Another Brick in the Wall: Section 444 of the Education Act 1996

With the Easter Holidays upon us, prices for flights and holidays have shot up. This is a pain that any parent of a school-age child will be all too familiar with: the cost of taking the family away during the school holidays. It is this cost that lead Jon Platt to take his daughter out of school for an unauthorised seven-day break in April 2015.

In 2015 7.5% of absences were due to holidays in term-time. Prior to 2013 the regulations governing school absences referred to parents applying for family holidays in ‘special circumstances’ and schools having a discretion to grant up to 10 days’ holiday per year. This changed with the introduction of The Education (Penalty Notices) (England) (Amendment) Regulations 2013 No. 757. Now leave of absence during term time shall not be granted unless there are ‘exceptional circumstances’. This has led to more unauthorised absences and an increase in parents being fined by way of penalty notices.
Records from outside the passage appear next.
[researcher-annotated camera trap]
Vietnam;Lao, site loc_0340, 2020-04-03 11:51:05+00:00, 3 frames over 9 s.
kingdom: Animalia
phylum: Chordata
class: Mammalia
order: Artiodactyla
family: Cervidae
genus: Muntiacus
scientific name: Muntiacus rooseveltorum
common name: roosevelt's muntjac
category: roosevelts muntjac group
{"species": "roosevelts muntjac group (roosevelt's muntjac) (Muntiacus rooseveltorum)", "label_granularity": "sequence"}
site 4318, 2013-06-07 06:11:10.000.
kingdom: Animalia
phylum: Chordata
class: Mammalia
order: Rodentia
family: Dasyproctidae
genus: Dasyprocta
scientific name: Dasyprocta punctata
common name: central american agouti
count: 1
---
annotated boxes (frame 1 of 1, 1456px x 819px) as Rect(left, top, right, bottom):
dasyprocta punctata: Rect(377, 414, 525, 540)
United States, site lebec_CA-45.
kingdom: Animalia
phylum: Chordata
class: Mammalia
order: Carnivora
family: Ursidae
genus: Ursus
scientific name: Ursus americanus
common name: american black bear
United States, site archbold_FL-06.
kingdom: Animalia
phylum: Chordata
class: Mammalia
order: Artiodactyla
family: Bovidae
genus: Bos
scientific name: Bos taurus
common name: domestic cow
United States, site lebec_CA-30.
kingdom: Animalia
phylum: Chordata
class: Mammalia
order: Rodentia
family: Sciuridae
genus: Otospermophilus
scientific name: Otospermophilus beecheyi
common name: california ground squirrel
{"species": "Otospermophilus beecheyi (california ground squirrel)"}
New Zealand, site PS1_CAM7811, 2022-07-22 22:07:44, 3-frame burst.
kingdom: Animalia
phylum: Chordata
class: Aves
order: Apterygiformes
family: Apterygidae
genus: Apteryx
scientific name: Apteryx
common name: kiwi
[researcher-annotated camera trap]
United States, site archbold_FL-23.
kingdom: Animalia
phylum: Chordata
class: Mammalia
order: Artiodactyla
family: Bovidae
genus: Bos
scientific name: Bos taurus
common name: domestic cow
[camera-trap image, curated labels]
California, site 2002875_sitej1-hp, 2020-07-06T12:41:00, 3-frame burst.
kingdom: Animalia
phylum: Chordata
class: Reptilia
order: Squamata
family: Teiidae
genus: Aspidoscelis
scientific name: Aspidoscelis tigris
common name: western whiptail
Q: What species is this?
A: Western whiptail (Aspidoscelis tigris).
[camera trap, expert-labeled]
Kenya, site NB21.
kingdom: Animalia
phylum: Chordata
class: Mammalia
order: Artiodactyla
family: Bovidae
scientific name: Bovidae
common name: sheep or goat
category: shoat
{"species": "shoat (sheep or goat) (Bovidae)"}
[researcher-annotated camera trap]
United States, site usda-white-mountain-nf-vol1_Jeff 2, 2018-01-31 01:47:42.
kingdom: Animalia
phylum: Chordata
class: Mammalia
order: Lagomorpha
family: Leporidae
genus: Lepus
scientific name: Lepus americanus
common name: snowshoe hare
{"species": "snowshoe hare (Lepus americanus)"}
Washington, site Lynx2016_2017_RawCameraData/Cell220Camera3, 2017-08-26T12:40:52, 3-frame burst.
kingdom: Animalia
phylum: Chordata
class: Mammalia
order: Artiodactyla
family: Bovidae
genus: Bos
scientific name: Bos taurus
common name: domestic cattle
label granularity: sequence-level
Mr Platt was issued with such a penalty notice, he refused to pay and was subsequently prosecuted. Section 444(1) of the Education Act 1996 states:

If a child of compulsory school age who is a registered pupil at a school fails to attend regularly at the school, his parent is guilty of an offence.

Section 444(1A) goes on to state:

If in the circumstances mentioned in subsection (1) the parent knows that his child is failing to attend regularly at the school and fails to cause him to do so, he is guilty of an offence.

Section 444(1) is an offence of strict liability and punishable by a fine. Section 444(1A) is far more serious, although not strict liability, and the maximum penalty is 3-months imprisonment.

Mr Platt was prosecuted under the less serious section 444(1), prosecutions under (1A) usually being reserved for cases of persistent truancy. His case turned on the definition of “regularly”. His argument was that as his daughter had 90.3 percent attendance, and as the local authority’s policy on satisfactory attendance was between 90 – 95 percent, she had not failed to attend school regularly. The magistrates agreed and found there was no case to answer.

The local authority appealed by way of case stated and in June 2016 the Divisional Court of the Queen’s Bench Division held that “[a] child’s attendance outside the specified period is relevant to the question whether the offence has been committed.” The local authority appealed to the Supreme Court and judgment being handed down on 6 April 2017.

In her judgment, Lady Hale DP declared that for the purposes of section 444 “regularly” means “in accordance with the rules prescribed by the school”. Therefore, any unauthorised absence is a criminal offence.

This ruling has been welcomed by some and met with consternation by others. As overall absence rates have remained broadly stable over the last 5 years, it seems the “sensible prosecution policy” advocated by Lady Hale is not enough to deter a persistent group of parents from taking their children on term-time holidays. After all, a £60 fine is small change compared to the increases in fares during the school breaks. It appears some parents will continue to say, for the sake of a family holiday, we don’t need no education (for a week or so at least).